2- Enerji fiyatlarındaki artış, Avrupa’nın doğal gaz için yabancı güçlere özellikle de Rusya’ya bağımlılığını ortaya koydu. Almanya’nın işte bu noktada ABD ile Rusya arasında kaldığına tanık oluyoruz. Yenilenebilir enerjide büyük atak yapan Almanya, nükleerden (2022 sonunda) ve kömürden (2030 sonunda) kademeli olarak çıkmayı hedeflerken geçiş döneminde tüm planlarını doğal gaz kullanmak üzerine yapmıştı. Bu planda Kuzey Akım 2 (Nord Stream 2) doğal gaz boru hattının önemi büyüktü. Rus doğal gazını Baltık Denizi üzerinden doğrudan Almanya’ya taşıyacak olan boru hattının inşaatı büyük tartışmalar içinde gecikmeli de olsa bitirildi. Şimdi sertifikasyon sürecinin tamamlanması ve hizmete açılması bekleniyor. Ancak bir taraftan ABD’nin yaptırımları (Rusya-Ukrayna gerginliğini de ekleyelim), diğer taraftan Almanya’da yeni kurulan koalisyonun üyelerinin konuya farklı yaklaşımları (Yeşiller boru hattına muhalif) sürecin uzamasına neden oluyor.

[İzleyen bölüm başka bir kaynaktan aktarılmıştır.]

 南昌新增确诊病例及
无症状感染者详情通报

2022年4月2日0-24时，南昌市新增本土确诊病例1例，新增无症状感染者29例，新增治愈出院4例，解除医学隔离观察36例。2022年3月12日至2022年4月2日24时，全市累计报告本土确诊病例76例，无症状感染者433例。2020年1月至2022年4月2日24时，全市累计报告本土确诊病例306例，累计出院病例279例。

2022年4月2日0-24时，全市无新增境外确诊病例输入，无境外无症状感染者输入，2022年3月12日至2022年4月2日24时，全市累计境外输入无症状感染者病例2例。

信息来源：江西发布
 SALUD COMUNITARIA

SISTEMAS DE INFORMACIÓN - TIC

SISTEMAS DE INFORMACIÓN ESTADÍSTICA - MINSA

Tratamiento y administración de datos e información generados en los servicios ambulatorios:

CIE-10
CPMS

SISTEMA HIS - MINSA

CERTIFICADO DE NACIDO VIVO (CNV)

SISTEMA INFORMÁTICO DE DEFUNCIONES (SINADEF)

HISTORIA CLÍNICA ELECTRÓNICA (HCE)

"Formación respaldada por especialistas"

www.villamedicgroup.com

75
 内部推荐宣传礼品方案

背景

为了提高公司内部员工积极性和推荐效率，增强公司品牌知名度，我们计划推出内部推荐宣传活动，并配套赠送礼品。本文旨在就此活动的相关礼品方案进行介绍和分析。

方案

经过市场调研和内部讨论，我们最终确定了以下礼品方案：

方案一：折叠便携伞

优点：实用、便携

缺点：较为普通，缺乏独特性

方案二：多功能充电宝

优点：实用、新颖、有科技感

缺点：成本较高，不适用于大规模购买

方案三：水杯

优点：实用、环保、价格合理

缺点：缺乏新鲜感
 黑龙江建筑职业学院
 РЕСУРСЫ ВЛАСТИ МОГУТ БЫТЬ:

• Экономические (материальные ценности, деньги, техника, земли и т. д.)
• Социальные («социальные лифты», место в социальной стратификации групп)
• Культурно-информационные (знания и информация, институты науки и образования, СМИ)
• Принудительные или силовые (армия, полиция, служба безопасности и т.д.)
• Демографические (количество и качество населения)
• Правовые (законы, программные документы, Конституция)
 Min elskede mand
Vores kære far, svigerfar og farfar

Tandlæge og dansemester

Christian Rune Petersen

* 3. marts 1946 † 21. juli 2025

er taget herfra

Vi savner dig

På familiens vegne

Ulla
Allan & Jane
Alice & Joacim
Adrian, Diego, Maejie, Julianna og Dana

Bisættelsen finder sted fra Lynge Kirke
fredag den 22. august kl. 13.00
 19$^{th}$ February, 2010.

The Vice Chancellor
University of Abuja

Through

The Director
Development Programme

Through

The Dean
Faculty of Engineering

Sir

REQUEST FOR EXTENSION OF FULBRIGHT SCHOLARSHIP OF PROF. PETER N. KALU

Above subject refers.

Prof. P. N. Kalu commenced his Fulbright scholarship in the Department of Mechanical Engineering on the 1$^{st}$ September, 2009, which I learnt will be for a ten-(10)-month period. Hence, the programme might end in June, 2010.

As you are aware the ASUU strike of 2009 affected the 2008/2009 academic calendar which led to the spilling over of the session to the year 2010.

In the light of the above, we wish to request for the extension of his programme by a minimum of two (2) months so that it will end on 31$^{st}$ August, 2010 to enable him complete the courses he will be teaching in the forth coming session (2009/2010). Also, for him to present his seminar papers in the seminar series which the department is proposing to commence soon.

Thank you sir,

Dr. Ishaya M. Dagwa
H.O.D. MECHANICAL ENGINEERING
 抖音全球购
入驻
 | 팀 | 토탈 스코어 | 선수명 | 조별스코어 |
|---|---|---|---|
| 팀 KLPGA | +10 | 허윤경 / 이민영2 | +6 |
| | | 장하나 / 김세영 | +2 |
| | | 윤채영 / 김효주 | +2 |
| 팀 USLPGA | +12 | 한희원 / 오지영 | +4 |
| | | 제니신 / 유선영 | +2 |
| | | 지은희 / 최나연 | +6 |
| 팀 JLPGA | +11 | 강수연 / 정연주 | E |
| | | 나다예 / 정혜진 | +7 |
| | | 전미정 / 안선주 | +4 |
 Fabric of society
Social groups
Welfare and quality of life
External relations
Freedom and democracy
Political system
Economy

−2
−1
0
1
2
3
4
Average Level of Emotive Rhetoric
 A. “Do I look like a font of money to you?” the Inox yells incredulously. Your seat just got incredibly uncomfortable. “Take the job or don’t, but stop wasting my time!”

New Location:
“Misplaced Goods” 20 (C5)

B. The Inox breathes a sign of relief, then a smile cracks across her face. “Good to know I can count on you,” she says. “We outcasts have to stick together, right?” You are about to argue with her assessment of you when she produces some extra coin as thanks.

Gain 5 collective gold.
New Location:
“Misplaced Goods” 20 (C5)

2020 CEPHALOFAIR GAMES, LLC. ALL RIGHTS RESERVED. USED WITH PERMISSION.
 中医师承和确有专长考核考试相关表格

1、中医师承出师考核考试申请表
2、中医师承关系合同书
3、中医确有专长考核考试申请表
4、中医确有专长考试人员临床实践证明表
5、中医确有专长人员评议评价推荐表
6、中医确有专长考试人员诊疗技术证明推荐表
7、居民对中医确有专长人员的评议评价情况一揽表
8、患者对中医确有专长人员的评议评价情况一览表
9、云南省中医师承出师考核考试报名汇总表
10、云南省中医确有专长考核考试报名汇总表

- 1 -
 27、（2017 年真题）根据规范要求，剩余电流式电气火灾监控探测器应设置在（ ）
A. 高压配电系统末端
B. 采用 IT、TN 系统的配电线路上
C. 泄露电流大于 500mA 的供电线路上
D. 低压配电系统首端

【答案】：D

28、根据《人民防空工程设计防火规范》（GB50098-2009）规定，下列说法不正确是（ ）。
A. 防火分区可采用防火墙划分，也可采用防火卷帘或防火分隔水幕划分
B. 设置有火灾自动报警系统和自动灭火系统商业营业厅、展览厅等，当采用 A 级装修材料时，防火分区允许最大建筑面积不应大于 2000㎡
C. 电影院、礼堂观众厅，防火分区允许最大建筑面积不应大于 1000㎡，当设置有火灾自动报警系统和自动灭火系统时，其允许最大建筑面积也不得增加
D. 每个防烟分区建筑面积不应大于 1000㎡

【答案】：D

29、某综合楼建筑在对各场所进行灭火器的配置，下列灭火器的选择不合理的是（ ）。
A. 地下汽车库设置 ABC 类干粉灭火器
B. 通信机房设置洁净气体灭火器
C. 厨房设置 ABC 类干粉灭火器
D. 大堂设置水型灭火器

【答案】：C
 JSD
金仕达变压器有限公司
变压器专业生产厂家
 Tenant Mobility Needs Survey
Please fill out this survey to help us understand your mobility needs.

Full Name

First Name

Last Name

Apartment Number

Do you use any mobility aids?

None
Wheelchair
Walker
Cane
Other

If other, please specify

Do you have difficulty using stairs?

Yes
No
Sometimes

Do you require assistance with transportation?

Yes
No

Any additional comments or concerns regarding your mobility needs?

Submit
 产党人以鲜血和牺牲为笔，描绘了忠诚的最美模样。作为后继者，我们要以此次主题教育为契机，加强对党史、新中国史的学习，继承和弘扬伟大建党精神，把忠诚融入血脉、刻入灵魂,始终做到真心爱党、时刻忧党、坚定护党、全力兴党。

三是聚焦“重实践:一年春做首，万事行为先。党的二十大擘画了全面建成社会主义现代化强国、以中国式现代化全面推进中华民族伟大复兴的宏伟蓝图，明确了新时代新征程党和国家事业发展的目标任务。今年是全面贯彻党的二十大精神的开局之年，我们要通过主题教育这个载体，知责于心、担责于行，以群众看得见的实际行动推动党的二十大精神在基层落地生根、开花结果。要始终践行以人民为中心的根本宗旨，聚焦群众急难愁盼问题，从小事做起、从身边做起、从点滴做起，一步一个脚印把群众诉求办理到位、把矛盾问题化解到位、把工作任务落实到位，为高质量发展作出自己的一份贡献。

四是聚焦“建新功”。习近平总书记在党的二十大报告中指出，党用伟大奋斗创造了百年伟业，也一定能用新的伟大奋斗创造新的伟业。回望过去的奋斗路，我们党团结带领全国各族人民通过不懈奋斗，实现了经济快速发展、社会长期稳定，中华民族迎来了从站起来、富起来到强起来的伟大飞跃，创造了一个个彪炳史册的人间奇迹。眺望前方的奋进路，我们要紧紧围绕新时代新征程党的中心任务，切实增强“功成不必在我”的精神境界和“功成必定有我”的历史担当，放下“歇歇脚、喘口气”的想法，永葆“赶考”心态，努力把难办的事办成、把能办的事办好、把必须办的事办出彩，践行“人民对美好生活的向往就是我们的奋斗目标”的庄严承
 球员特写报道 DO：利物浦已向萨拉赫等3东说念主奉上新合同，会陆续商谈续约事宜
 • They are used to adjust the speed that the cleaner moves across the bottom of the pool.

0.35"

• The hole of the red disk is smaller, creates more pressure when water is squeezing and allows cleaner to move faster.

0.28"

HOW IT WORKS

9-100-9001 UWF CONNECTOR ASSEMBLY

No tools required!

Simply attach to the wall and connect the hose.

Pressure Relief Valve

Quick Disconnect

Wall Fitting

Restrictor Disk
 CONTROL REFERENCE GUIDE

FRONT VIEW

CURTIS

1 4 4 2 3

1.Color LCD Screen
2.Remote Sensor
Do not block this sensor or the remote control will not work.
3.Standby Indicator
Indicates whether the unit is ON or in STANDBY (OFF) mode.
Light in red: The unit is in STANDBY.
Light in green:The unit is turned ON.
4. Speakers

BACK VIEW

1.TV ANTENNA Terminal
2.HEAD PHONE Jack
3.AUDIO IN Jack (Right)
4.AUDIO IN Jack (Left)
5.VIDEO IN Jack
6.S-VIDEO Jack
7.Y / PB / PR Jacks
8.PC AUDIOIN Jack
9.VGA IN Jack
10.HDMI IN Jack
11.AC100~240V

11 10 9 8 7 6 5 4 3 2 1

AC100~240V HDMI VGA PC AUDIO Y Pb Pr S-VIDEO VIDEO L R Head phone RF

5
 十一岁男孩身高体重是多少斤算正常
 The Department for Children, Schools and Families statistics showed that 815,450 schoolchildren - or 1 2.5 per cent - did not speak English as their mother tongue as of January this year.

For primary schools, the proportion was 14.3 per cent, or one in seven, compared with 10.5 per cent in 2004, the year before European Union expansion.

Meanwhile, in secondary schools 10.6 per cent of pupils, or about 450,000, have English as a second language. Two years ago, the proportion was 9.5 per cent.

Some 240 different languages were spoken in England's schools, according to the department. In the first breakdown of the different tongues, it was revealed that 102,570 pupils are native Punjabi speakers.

Rusya’nın, Belarus ve Polonya üzerinden Almanya’ya gaz taşıyan Yamal Avrupa boru hattında ara ara kesintilere gitmesi ise doğal gaz fiyatlarını tetikliyor. Her ne kadar Kremlin kesintileri sadece ticari saiklere dayandırsa da, Avrupa’da Putin’in bu gaz kesintilerini Kuzey Akım 2’nin sertifikasyon sürecinde baskı yaratmak için kullandığı fikri ön plana çıkıyor. Almanya’da yeni hükümetin, gittikçe büyüyen ve siyasi arenaya taşınan bu konuyu nasıl yöneteceği ise merak konusu.

3- Orta ve Doğu Avrupa ülkeleri kömürden çıkış için bir basamak olarak doğal gaza ihtiyaç duyduklarını ısrarla belirtiyorlar. Ve doğal gazın da sınıflandırmada “geçiş” faaliyeti olarak değerlendirilmesini talep ediyorlar. Ancak diğer ülkeler bir fosil yakıtı yeşil olarak etiketlemenin, AB’nin iklim değişikliğiyle mücadele çerçevesinde ortaya koyduğu bilimsel ve bağımsız çalışmaları baltalayacağını söyleyerek bu talebe karşı çıkıyorlar.

Evet Yeşil Mutabakat için AB henüz yolun başında. Tartışmaya açık birçok konu var. Ama özellikle enerji üretimi ve kullanımı kilit rolde. Hedefler çok iddialı ve tüm üye devletlerin (EU27) desteğini gerektiriyor. Daha temiz bir dünya ve daha sürdürülebilir bir hayat için çıkılan bu kıymetli yolda işleri zor. Bakalım Avrupa Birliği bu zorlu ama bir o kadar da önemli projede dünyanın karşısına bir rol model olarak çıkmayı başarabilecek mi? Yoksa çıkar kavgalarına teslim olup birlik olarak bir darbe daha mı yiyecek?